Liputan6.com, Gorontalo - Aktivitas pertambangan ilegal di Kabupaten Pohuwato, kembali beroperasi setelah sempat dihentikan oleh pihak Kepolisian Polda Gorontalo, beberapa waktu lalu.
Aktivitas pertambangan itu bukan hanya dilakukan secara manual, akan tapi saat ini sudah menggunakan alat berat berupa ekskavator. Hal itu dikhawatirkan akan berdampak pada kerusakan lingkungan.
Advertisement
Baca Juga
Aliansi Pemuda Peduli Lingkungan Provinsi Gorontalo Aldy Ibura menuturkan, penambang yang menggunakan alat berat disarankan untuk menghentikan aktivitasnya.

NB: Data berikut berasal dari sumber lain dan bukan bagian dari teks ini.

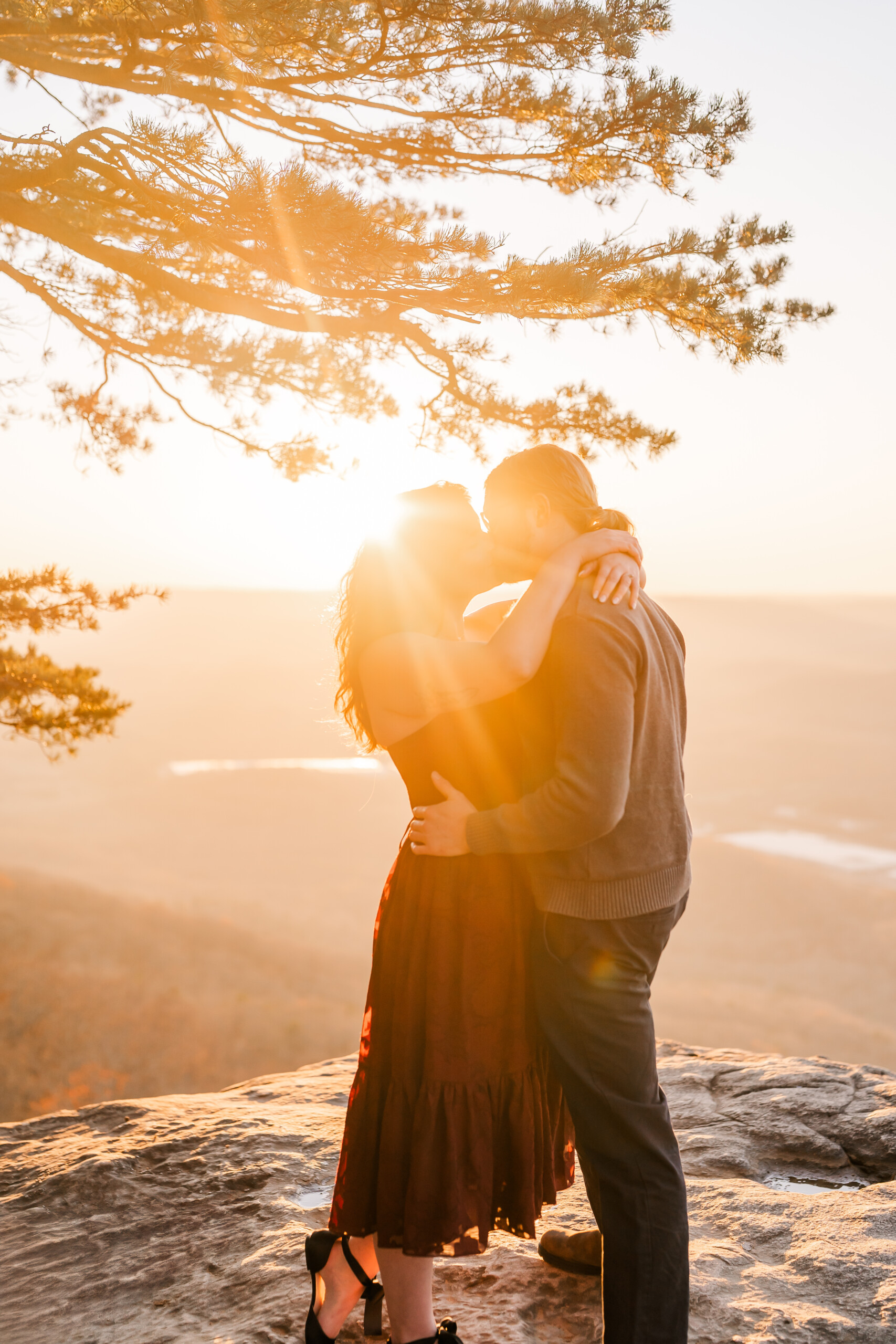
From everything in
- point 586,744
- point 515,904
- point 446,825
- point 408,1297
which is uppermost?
point 586,744

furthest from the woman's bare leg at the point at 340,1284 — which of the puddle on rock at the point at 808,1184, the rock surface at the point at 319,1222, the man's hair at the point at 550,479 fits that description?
the man's hair at the point at 550,479

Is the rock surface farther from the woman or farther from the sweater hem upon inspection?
the sweater hem

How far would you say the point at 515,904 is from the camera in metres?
2.07

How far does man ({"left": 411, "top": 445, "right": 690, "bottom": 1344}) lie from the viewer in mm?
1833

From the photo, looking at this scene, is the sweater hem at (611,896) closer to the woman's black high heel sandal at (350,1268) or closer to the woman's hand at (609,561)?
the woman's hand at (609,561)

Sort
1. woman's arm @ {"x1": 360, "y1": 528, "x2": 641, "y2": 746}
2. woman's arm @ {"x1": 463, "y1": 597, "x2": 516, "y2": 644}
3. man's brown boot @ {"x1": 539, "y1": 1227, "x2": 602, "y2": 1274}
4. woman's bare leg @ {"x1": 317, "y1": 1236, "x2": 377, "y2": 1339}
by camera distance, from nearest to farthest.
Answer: woman's arm @ {"x1": 360, "y1": 528, "x2": 641, "y2": 746} → woman's bare leg @ {"x1": 317, "y1": 1236, "x2": 377, "y2": 1339} → man's brown boot @ {"x1": 539, "y1": 1227, "x2": 602, "y2": 1274} → woman's arm @ {"x1": 463, "y1": 597, "x2": 516, "y2": 644}

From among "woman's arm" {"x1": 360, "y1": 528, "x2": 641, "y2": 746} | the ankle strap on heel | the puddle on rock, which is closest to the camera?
"woman's arm" {"x1": 360, "y1": 528, "x2": 641, "y2": 746}

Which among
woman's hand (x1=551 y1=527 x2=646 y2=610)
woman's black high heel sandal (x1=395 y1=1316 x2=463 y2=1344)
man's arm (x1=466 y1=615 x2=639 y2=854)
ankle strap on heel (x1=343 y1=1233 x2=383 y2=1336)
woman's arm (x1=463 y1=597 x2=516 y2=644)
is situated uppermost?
woman's hand (x1=551 y1=527 x2=646 y2=610)

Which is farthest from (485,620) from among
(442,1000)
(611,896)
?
(442,1000)

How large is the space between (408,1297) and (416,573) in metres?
1.71

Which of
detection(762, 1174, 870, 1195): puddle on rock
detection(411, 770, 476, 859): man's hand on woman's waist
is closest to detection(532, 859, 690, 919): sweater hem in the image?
detection(411, 770, 476, 859): man's hand on woman's waist

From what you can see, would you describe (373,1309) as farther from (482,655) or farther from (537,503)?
(537,503)

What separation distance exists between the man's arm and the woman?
140mm

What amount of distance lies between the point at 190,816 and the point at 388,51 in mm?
63465
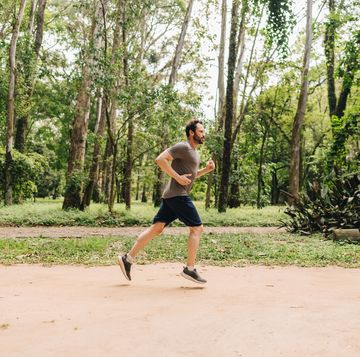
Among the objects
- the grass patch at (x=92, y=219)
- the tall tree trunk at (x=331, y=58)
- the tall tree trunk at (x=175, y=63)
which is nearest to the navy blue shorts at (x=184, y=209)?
the grass patch at (x=92, y=219)

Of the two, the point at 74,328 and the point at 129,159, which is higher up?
the point at 129,159

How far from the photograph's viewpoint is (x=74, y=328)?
3.46 m

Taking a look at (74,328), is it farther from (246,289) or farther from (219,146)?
(219,146)

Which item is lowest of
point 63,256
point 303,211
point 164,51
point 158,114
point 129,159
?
point 63,256

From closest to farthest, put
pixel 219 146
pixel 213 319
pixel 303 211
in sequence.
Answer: pixel 213 319 < pixel 303 211 < pixel 219 146

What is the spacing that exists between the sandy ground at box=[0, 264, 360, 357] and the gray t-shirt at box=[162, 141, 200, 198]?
1.15 m

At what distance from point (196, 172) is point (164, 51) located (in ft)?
88.9

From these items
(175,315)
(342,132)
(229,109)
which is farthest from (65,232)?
(229,109)

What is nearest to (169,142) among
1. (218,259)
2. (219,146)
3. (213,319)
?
(219,146)

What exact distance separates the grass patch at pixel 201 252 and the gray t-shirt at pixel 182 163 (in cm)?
228

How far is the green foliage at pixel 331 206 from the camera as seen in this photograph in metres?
11.1

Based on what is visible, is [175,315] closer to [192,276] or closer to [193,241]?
[192,276]

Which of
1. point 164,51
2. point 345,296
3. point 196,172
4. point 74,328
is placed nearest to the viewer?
point 74,328

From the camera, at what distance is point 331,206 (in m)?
11.7
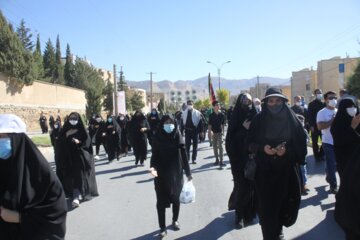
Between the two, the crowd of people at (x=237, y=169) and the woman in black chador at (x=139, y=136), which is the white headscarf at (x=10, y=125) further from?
the woman in black chador at (x=139, y=136)

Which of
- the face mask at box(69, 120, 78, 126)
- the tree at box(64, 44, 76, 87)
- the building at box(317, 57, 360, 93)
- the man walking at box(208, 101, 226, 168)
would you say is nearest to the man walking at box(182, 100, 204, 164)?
the man walking at box(208, 101, 226, 168)

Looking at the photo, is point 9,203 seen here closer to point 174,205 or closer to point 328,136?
point 174,205

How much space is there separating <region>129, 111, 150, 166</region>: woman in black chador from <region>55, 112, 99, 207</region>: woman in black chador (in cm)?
516

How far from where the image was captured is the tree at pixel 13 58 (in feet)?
129

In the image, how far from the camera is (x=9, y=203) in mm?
3314

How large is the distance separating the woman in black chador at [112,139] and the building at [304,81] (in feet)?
290

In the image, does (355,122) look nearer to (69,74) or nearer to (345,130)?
(345,130)

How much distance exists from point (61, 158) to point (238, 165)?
4047 mm

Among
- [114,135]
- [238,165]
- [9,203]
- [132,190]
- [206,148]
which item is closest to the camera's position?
[9,203]

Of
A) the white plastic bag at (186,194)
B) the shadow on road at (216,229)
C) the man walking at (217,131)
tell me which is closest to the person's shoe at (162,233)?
the shadow on road at (216,229)

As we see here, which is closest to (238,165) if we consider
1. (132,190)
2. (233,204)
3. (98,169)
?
(233,204)

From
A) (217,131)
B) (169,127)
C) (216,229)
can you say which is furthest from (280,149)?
(217,131)

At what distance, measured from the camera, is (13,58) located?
39719mm

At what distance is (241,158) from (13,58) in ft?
121
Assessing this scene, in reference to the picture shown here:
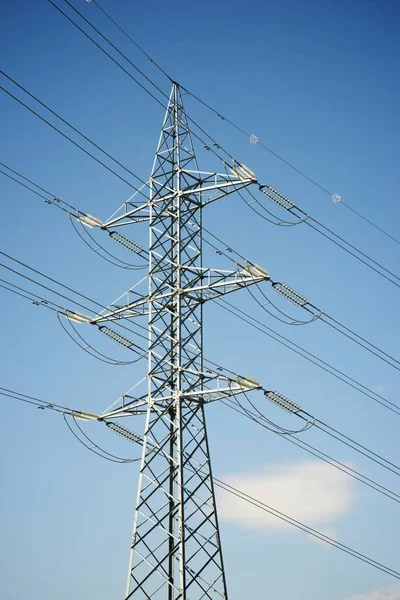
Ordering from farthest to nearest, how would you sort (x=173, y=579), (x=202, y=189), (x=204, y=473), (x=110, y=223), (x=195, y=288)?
(x=110, y=223)
(x=202, y=189)
(x=195, y=288)
(x=204, y=473)
(x=173, y=579)

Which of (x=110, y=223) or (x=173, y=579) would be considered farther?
(x=110, y=223)

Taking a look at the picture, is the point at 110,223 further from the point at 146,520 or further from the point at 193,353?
the point at 146,520

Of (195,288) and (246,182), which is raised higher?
(246,182)

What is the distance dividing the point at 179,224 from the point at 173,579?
37.4 feet

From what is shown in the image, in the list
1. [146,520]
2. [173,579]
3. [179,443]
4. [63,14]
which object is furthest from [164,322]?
[63,14]

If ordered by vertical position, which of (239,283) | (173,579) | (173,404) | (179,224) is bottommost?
(173,579)

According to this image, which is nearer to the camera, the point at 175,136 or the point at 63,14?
the point at 63,14

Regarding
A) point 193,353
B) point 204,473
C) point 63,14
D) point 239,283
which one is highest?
point 63,14

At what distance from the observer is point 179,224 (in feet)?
83.0

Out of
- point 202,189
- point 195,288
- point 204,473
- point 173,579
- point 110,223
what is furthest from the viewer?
point 110,223

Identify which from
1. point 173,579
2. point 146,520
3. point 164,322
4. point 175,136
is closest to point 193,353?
point 164,322

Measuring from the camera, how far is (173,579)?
20203 mm

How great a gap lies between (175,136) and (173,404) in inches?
410

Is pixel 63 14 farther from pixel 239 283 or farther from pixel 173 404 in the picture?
pixel 173 404
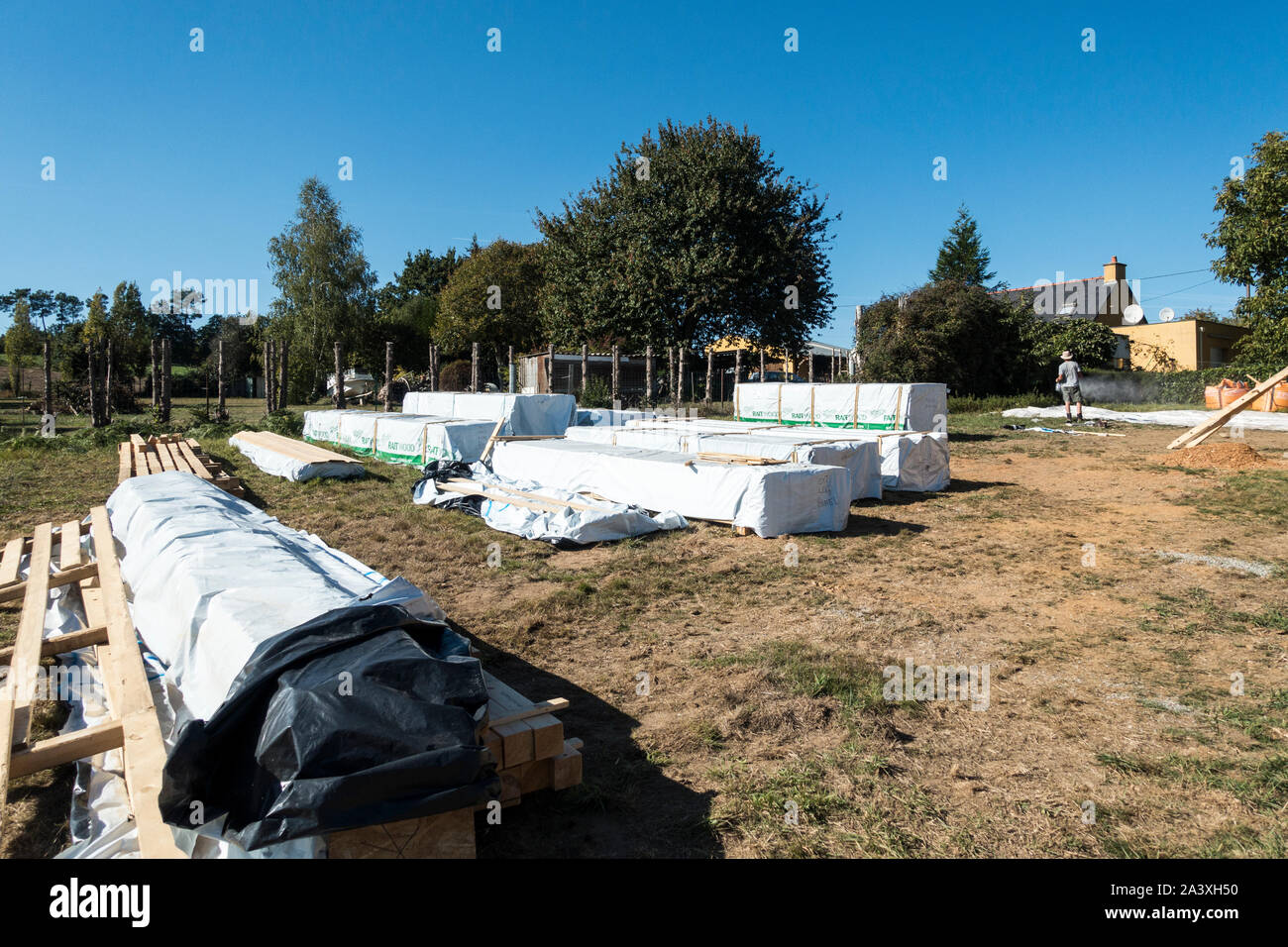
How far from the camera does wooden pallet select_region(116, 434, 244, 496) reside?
447 inches

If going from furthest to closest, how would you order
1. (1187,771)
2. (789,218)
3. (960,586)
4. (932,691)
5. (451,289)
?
(451,289), (789,218), (960,586), (932,691), (1187,771)

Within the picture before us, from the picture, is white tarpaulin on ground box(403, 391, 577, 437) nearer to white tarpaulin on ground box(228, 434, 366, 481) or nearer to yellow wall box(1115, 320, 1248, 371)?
white tarpaulin on ground box(228, 434, 366, 481)

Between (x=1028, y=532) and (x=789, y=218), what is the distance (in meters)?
21.0

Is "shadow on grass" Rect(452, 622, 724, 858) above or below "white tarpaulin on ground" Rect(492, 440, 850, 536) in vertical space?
below

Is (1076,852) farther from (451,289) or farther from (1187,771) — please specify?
(451,289)

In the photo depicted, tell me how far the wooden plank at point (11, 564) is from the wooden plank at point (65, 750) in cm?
349

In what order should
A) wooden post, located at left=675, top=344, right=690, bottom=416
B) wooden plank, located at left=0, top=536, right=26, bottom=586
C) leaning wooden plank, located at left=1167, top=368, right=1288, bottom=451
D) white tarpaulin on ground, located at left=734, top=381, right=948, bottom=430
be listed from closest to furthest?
1. wooden plank, located at left=0, top=536, right=26, bottom=586
2. leaning wooden plank, located at left=1167, top=368, right=1288, bottom=451
3. white tarpaulin on ground, located at left=734, top=381, right=948, bottom=430
4. wooden post, located at left=675, top=344, right=690, bottom=416

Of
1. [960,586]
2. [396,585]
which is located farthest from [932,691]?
[396,585]

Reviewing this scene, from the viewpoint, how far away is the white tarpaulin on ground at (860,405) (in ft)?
53.0

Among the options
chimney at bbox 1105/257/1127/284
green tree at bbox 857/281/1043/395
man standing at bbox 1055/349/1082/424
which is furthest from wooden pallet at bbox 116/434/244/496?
chimney at bbox 1105/257/1127/284

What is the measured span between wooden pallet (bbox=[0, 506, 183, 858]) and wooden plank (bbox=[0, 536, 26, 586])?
44 cm

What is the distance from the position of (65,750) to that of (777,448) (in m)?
8.63

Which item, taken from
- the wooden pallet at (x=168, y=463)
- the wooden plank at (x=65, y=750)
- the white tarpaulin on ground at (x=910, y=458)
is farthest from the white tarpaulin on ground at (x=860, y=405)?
the wooden plank at (x=65, y=750)
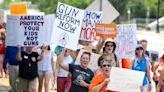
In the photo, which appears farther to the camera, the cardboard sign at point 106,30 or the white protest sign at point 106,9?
the white protest sign at point 106,9

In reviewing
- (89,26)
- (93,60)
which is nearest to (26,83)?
(89,26)

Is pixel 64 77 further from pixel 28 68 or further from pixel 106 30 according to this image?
pixel 106 30

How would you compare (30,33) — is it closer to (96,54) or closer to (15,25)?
(15,25)

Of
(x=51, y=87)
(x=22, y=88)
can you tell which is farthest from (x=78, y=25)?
(x=51, y=87)

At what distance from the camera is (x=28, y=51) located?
1171 centimetres

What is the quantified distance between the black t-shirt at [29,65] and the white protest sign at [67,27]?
1.56m

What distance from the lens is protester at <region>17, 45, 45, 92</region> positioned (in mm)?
11664

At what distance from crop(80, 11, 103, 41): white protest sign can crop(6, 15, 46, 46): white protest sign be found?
99 cm

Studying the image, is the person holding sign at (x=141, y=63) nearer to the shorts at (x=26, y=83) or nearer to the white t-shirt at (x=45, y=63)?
the shorts at (x=26, y=83)

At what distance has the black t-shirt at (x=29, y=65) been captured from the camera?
459 inches

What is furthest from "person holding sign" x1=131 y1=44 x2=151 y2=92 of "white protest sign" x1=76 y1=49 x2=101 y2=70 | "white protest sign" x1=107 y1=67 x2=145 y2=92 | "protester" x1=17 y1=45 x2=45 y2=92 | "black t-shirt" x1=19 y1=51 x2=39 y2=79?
"white protest sign" x1=107 y1=67 x2=145 y2=92

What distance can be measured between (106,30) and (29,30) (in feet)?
5.15

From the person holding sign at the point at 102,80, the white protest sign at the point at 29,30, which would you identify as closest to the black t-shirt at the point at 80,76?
the person holding sign at the point at 102,80

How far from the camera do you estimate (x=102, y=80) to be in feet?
27.3
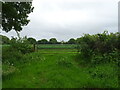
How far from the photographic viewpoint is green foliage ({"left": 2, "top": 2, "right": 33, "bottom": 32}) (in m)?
10.8

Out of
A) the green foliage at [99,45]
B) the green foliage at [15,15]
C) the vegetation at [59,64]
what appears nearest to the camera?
the vegetation at [59,64]

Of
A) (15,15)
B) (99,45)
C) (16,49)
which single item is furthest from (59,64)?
(15,15)

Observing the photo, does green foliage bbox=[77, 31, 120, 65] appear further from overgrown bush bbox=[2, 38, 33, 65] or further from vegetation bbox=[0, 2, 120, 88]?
overgrown bush bbox=[2, 38, 33, 65]

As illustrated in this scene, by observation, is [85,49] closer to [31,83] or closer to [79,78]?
[79,78]

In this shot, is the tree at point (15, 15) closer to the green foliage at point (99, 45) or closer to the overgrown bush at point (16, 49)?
the overgrown bush at point (16, 49)

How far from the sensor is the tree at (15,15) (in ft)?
35.5

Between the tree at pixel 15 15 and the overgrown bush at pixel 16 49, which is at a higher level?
the tree at pixel 15 15

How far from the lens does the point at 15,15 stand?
36.9 ft

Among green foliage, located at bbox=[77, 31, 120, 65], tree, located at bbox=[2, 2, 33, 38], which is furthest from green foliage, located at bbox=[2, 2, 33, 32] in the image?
green foliage, located at bbox=[77, 31, 120, 65]

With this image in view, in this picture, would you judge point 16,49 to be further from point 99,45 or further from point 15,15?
point 99,45

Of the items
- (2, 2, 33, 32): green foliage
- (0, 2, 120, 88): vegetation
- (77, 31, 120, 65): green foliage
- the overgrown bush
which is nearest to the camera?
(0, 2, 120, 88): vegetation

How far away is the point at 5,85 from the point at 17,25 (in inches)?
323

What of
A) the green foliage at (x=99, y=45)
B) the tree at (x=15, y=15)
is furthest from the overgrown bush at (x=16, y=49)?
the green foliage at (x=99, y=45)

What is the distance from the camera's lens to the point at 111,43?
9797 mm
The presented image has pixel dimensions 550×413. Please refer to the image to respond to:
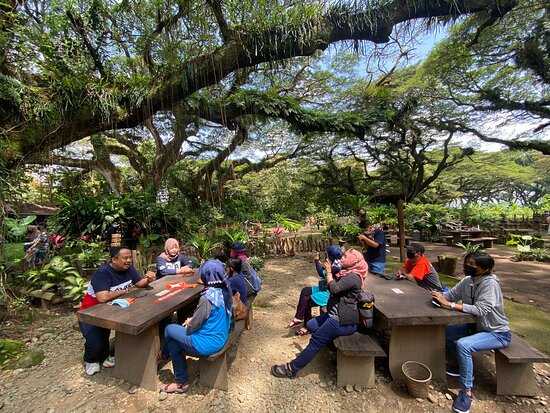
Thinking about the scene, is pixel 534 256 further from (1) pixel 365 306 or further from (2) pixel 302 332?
(1) pixel 365 306

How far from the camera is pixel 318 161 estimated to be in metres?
15.1

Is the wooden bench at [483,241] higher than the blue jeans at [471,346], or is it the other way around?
the blue jeans at [471,346]

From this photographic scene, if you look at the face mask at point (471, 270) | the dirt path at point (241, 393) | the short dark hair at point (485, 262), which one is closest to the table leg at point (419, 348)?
the dirt path at point (241, 393)

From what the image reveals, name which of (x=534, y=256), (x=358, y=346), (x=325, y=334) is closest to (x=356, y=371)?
(x=358, y=346)

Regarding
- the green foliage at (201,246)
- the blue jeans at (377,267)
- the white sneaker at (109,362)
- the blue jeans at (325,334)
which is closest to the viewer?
the blue jeans at (325,334)

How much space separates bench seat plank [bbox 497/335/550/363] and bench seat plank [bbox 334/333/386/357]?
3.25ft

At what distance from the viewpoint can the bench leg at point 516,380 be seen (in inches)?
91.3

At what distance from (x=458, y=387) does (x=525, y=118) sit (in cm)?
1092

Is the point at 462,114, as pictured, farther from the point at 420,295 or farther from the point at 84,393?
the point at 84,393

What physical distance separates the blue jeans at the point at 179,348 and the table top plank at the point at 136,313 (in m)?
0.17

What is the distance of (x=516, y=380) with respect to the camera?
2328mm

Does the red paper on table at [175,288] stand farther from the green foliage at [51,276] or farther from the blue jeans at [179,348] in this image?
the green foliage at [51,276]

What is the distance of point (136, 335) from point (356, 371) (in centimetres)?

Sebab, saat ini masih musim hujan, ditakutkan bisa memicu bencana banjir.
"Sudah pasti dampak dari aktivitas pertambangan akan mengakibatkan banjir. Apalagi sudah menggunakan alat berat berupa ekskavator," kata Aldi.
Menurutnya, dari informasi yang didapatkan, tercatat kurang lebih ada 70 alat berat yang sedang beroperasi di areal pertambangan ilegal tersebut. Lokasinya tepat di Desa Popaya, Kecamatan Dengilo, Kabupaten Pohuwato.
Bahkan, kata Aldy, informasi di lapangan setiap satu buah alat berat itu menyetor uang senilai Rp25 juta saat masuk di areal pertambangan ilegal itu. Sedangkan, alat berat yang masuk, kebanyakan datang dari Provinsi Sulawesi Tengah (Sulteng).
"Sehingga, ini yang harus menjadi perhatian serius dari Aparat Penegak Hukum (APH), yang ada di Provinsi Gorontalo," tegasnya.
"Aktivitas pertambangan dengan menggunakan alat berat ini sudah dihentikan pihak Polda Gorontalo. Mengapa kembali beraktivitas kembali, itu izin siapa, dan setoran 25 juta setiap alat berat itu masuk kemana?" tanya Aldy.
Belum lagi, kata Aldy, ada dugaan keterlibatan pejabat di Gorontalo, dalam pertambangan ilegal tersebut. Pejabat yang seharusnya jadi representasi dari masyarakat, tapi mengorbankan masyarakatnya, akibat dampak kerusakan lingkungan.
"Nanti masyarakat juga yang kena dampaknya, pasti akan banjir lagi dan masyarakat yang jadi korban akibat aktivitas pertambangan menggunakan alat berat itu," dia menegaskan.